Pourquoi j’aime autant Bluey que parfois, moi aussi, je regarde avec les enfants? Mais parce que toutes les aventures, dans de très courts épisodes, marchent au carburant de l’imagination des enfants! Pas de dragons, ni de ninjas, ni de superpouvoirs, mais des fillettes qui jouent à faire l’hélicoptère avec des feuilles de palmier, mais un père qui fait le robot, la machine, l’aspirateur, le tout en mode clown, pour le plus grand bonheur de ses enfants, mais une vie quotidienne qui fourmille des mondes inventés et des plaisirs simples de bambins pleins de ressources.
Tiens, par exemple, là, ce que sont en train de regarder mes garçons: “l’île aux tapis”, un épisode où Bluey et Bingo vivent sur une île (dans leur jardin) où les adultes n’ont pas le droit d’aller, où les fruits sont faits avec des blocs de jouets, où on doit apprendre à papa, échoué là et recueilli à contre-cœur, à survivre dans la nature et à apprivoiser le Robinson qui est en lui. C’est doux, c’est drôle, c’est plein de ce monde renversé où les enfants apprennent aux adultes, où les grands sont maladroits et ont besoin de leurs enfants pour s’en sortir.
C’est vraiment mignon, cette histoire, me dis-je.
Le seul problème de Bluey, c’est que les parents sont les parents parfaits que j’aimerais être. Ceux qui ont le sens de l’humour en toute situation, ceux qui guident sans imposer, ceux qui trouvent la bonne distance pour traiter les problèmes d’enfants à hauteur d’enfant, tout en leur donnant l’importance qu’ils méritent… L’autre problème, c’est que mes enfants ne risquent pas de jouer avec leur imagination, puisqu’ils regardent la télé…
Moi… ben…
Moi, au lieu de jouer avec mes enfants, je les plante devant un écran, parce que je suis épuisée et parce que je veux travailler sur mon écriture, que je n’ai pas l’énergie de faire l’hélicoptère, le xylophone, la naufragée.
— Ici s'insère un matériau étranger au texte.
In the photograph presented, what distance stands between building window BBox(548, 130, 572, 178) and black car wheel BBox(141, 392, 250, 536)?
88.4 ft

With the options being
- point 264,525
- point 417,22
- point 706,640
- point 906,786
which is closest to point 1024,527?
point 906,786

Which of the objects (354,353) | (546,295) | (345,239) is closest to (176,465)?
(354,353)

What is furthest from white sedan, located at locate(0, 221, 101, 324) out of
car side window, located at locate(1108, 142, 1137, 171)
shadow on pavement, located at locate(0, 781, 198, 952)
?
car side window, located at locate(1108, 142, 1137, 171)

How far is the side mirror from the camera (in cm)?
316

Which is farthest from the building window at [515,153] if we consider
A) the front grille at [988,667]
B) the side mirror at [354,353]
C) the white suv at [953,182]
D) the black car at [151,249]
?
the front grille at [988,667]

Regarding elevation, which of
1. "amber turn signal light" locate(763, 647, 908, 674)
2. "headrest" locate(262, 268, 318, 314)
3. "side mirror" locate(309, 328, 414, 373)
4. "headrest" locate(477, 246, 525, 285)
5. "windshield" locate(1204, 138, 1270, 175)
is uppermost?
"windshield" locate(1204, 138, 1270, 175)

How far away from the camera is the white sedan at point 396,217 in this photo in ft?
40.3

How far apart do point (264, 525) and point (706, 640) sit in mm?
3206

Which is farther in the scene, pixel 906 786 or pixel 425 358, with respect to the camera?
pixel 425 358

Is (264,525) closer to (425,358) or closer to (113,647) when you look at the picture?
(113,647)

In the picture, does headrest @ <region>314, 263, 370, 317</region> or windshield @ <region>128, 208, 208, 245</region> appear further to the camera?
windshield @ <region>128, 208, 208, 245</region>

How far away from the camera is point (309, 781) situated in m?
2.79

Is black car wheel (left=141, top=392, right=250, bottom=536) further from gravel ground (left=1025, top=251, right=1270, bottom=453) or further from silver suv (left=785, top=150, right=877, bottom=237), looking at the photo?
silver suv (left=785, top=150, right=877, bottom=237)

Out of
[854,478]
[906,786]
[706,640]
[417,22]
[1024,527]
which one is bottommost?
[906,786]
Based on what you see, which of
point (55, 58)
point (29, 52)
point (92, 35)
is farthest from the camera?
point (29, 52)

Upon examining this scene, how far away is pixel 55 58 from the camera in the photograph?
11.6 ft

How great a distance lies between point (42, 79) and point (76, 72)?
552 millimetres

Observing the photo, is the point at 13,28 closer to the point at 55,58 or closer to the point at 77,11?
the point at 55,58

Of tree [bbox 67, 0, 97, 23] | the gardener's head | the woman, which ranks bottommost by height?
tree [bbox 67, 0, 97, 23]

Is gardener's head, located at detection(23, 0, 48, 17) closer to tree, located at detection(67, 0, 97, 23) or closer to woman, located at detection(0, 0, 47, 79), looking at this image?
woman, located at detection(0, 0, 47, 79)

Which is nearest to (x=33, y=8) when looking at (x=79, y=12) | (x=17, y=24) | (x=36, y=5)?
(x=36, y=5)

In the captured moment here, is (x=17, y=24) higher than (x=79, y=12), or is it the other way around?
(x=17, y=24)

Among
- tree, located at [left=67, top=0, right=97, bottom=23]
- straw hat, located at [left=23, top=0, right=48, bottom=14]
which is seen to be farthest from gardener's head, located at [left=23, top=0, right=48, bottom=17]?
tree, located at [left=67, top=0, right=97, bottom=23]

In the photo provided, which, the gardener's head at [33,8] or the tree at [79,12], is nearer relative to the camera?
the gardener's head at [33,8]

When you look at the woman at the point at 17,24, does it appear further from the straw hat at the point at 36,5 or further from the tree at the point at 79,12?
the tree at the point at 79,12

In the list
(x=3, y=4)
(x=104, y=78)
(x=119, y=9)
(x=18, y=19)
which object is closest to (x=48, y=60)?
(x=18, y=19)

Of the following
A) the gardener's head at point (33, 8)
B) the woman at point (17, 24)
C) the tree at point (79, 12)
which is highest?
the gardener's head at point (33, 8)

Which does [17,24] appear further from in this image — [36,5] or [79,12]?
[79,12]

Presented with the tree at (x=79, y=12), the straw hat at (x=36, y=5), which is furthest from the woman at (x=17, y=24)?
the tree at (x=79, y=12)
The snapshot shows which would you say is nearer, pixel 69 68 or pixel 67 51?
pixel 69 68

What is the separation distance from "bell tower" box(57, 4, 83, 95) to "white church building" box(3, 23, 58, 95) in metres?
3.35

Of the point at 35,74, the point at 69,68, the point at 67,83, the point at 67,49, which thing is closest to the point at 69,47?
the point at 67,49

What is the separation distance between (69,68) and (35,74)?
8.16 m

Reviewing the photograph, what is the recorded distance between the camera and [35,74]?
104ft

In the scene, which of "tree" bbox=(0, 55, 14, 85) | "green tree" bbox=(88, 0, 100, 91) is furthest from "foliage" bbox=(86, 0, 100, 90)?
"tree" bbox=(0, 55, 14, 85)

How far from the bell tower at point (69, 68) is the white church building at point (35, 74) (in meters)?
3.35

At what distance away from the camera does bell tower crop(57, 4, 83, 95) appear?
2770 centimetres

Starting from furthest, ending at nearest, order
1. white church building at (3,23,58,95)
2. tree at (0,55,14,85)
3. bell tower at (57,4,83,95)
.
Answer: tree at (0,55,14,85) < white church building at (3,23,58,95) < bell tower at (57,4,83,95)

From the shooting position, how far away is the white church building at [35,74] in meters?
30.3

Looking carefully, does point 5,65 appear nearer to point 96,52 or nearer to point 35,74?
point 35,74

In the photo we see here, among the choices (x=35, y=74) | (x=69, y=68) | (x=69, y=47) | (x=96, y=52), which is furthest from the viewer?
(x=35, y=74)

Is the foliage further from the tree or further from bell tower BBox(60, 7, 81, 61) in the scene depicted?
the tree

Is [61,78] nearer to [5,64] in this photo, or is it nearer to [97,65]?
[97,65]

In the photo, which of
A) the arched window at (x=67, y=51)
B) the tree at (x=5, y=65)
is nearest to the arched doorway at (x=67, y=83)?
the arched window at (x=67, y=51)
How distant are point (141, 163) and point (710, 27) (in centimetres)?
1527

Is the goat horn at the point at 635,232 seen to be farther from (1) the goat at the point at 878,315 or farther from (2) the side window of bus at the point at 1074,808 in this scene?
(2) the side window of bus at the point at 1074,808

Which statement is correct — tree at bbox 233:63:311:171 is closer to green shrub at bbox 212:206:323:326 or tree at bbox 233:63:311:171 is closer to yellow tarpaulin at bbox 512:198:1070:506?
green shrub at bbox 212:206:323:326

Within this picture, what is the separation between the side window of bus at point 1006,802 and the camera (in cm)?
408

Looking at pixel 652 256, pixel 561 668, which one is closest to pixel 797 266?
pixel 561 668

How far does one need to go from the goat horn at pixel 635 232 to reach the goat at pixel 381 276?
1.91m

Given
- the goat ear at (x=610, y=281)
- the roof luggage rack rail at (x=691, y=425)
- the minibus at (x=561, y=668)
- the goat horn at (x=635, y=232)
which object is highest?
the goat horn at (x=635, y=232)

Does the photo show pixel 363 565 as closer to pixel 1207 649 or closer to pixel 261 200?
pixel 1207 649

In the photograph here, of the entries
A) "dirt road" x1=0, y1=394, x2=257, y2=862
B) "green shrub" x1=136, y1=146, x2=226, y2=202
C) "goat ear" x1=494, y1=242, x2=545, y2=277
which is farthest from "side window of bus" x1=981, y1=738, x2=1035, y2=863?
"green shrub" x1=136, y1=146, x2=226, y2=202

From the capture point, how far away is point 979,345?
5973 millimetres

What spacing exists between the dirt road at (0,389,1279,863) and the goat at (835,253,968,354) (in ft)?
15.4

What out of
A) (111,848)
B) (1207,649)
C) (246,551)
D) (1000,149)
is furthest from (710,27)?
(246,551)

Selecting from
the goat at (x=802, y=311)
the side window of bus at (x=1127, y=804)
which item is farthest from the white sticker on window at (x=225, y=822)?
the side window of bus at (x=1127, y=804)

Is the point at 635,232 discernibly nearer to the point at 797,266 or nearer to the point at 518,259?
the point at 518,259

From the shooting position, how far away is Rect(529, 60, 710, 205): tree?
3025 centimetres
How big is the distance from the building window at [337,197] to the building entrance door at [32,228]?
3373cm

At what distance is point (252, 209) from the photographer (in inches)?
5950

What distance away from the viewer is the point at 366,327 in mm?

Mes enfants regardent des histoires d’imagination, en n’utilisant pas la leur, ils regardent des gosses grandir en restant assis, ils regardent des parents qui ne sont jamais fatigués d’être parents. Il m’arrive, souvent, d’être le loup, la cliente du salon de coiffure, la méchante voleuse, mais ce n’est jamais si beau, si doux, si plein d’empathie qu’à la télé…
Je ne m’en sors pas si mal, non… Allez, je ne suis pas une si mauvaise mère. Mais j’aimerais avoir cette force d’élever des enfants pleins d’imagination… sauf que ce serait à mes propres dépens… alors je dois me choisir un peu, et leur proposer la vie idéale sur écran.
Allez, je n’ai plus beaucoup de temps, il va bientôt falloir éteindre. Il vaut mieux balayer mes doutes sous l’île aux tapis.